- _Required actions_:
[1] Which place names appear in the Las Vegas trip memoir? List each one once.
[2] Answer these questions about the Las Vegas trip memoir:
(a) How old was the writer on the trip?
(b) What did the writer smoke at the time?
(c) About how much did each traveler budget for the Vegas excursion?
[3] Reproduce the stretch of the Las Vegas trip memoir from "Lang Clay, my" through "at the time.".

- _Reading text_:
○ ○ ○ ○

28 September 1971. I'm 21, driving my MGB from Los Angeles to Las Vegas -- my first trip to the miraculous mirage. Caesar's Palace and Circus Circus are the only mega-resorts on The Strip.

I smoked unfiltered Camels then -- not having entered my health-conscious phase. Robert Venturi and associates were just about to publish "Learning From Las Vegas", which I would read sometime in 1972. My Vegas education was about to begin.

Lang Clay, my companion on this cross-country jaunt, took the picture. He and I had budgeted approximately $20 each for the Vegas excursion -- a genuine extravagance on this journey, which often found us spending the night on the side of the road in sleeping bags. Our long hair was not considered amusing in many parts of the country we traveled through. We wore hand-crafted lace-up Indian moccasins which we'd bought in Los Angeles. We thought we were cool . . . and we were.

I was already on the road to nowhere -- I just didn't know it at the time.

Or did I?

○ ○ ○ ○

- _Information shown_:
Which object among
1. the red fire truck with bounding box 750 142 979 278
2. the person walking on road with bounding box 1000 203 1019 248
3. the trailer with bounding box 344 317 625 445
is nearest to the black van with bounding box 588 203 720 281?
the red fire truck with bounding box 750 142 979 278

○ ○ ○ ○

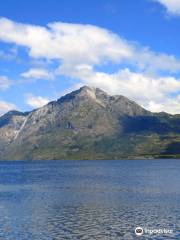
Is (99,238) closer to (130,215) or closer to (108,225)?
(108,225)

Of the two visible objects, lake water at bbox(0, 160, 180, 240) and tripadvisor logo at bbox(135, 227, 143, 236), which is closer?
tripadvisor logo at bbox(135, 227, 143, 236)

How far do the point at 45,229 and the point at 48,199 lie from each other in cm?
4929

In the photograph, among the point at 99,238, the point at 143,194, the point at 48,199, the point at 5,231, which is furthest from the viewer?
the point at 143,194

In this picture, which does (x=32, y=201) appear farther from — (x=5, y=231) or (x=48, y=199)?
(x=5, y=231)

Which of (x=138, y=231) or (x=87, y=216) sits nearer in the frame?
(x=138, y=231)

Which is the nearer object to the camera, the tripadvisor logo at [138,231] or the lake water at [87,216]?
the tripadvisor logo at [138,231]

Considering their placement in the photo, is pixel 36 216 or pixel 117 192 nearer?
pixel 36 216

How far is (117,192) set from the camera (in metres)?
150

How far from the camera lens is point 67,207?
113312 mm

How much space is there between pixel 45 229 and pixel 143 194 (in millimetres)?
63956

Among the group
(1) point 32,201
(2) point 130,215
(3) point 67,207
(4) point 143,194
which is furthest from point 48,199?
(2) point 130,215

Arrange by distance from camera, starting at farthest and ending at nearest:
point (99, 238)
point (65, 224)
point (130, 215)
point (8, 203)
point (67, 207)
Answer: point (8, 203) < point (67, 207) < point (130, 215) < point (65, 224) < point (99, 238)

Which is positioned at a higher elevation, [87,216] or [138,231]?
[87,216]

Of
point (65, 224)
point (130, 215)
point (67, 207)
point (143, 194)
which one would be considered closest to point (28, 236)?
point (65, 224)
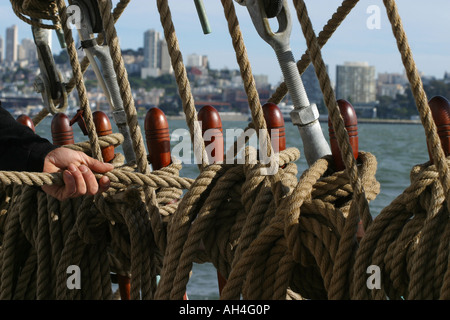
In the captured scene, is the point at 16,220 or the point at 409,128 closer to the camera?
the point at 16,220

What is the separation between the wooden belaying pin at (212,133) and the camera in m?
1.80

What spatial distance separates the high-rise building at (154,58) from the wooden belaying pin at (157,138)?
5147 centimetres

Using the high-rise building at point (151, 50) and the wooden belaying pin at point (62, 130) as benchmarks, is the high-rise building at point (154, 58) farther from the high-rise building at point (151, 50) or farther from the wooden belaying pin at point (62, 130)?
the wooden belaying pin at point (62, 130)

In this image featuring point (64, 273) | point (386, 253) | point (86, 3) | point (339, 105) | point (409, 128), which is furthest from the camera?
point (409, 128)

○ ○ ○ ○

- _Results in order_:
[1] Los Angeles, Las Vegas, Caesar's Palace, Circus Circus, The Strip

[2]
(a) 21
(b) Unfiltered Camels
(c) Approximately $20

[3]
Lang Clay, my companion on this cross-country jaunt, took the picture. He and I had budgeted approximately $20 each for the Vegas excursion -- a genuine extravagance on this journey, which often found us spending the night on the side of the road in sleeping bags. Our long hair was not considered amusing in many parts of the country we traveled through. We wore hand-crafted lace-up Indian moccasins which we'd bought in Los Angeles. We thought we were cool . . . and we were.

I was already on the road to nowhere -- I just didn't know it at the time.